Subject: SUMMARY: Machine hangs every night (Longish .... and late )

From: vispi@lgc.com
Date: Thu Nov 07 1991 - 22:02:45 CST


Hi Everybody
Pardon the late summary. Our problem was conclusively fixed yesterday. My original
posting follows:

==>
==>
==>
==>Hi sun managers
==>
==>We run the Legato backup product Networker every night. Our backup
==>server is a Sparc 4/370 32 Megs memory and 137 Megs of swap. running 4.1.1
==>Every night around 3:00 am the machine JUST STOPS.
==>Yes, it just stops, there is nothing in the messages file, nothing in
==>the Legato backup logs. We have a cronjo that kicks off every night
==>at 3:15 am.
==>
==>15 3 * * * find / -name .nfs\* -mtime +7 -exec rm -f {} \; -o -fstype nfs -prune
==>
==>This is a standard cron entry for all sun machines.
==>
==>In the morning i get the following results.
==>
==>rsh: no response.
==>telnet: Trying <IP address>
==> Connected to <machine name>
==> Escape character is '^]'.
==>
==>
==> NOTE: I don't get the login prompt.
==>
==>Console has frozen, and any windows left open on the machine from a workstation
==>are all frozen. There is nothing I can do accept Break and reboot.
==>This happens consistently for the past 3 days.
==>Any help will be greatly appreciated. Thank you in advance.
==>
==> -Vispi Dumasia
==> vispi@lgc.com

- -------

Many thanks to:
kwthomas@nsslsun.nssl.uoknor.edu (Kevin W. Thomas)
cdr@acc.stolaf.edu (Craig D. Rice)
Chris Maio <chris@boxhill.com>
John R. Kilheffer <amp19263@garfield.amp.com>
earl@division.cs.columbia.edu (Earl Smith)
jwseave@srv.pacbell.com (Jim Seavey)
jeanneg@iscnvx.lmsc.lockheed.com (J Y Gee)
Bruce Arden <arden@tcom.stc.co.uk>

The common advise was that its a swap space problem. While it is true that NetWroker
consumes large quantities of swap, for a parallellism of 4, 100 Megs plus swap is enough.
I beefed up the swap, and reduced the parallellism to 2, but the problem did not go away.

It was suggested that I was running out of mbufs. Increased those, no avail.

There were no non standard devices on the machine, so we were clean on that count.

Bruce Arden suggested it might be a disk problem, sometimes the disk fsck's clean, but any
access to a certain section can send the kernel into an endless loop. He suggested I dump,
newfs (I reformatted) and restore the disk/filesystem. I think this was the cause, since
I could replicate it by running a fast find on that filesystem. Incidentally that's the
same filesystem on which the NetWorker indexes resided.

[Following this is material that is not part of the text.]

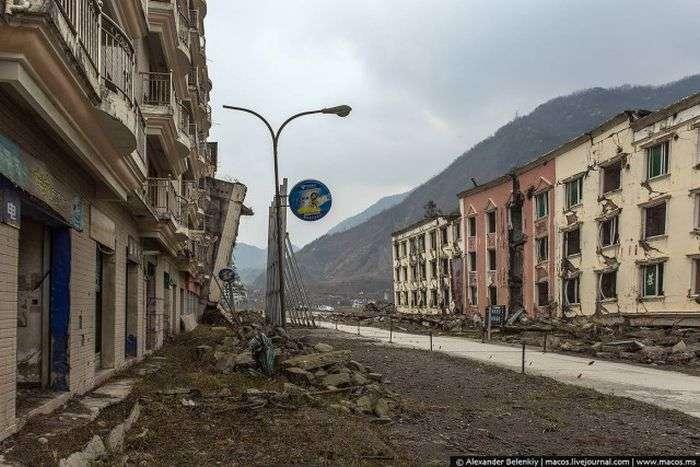 Бэйчуань - город-музей на обломках страшного землетрясения (44 фото)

Something which I discovered, was that in the "Hidden Options" menu in nsradmin
there is a sub-option "Release State". Somehow that was set to Test instead of Production
as it should be. I changed it back to Production. If someone's interested email me and
I'll send details.

        -Vispi
        vispi@lgc.com

Individual responses follow.
- ----

Make sure you have "savecore" enable in /etc/rc.local. When you come in the
morning, and it is frozen, do a L1-A, and type a "g0". This will generate
a "panic: zero". It will also give make a crash dump of the system. You
can do a "ps lawxk vmunix.# vmcore.#" to see what the system looked like
before you forced the dump. The "crash" utility can be used to analyze
crash dumps, though I'm not very familar with it.

        Kevin W. Thomas
        National Severe Storms Laboratory
        Norman, Oklahoma

=====

Yes yes yes! We are having this exact same problem... We have three
SS2 fileservers, 32MB RAM, 1GB disk. The only server we see this problem
with is the one running Networker software. This server also has
an additional 1GB disk and a PrestoServe board...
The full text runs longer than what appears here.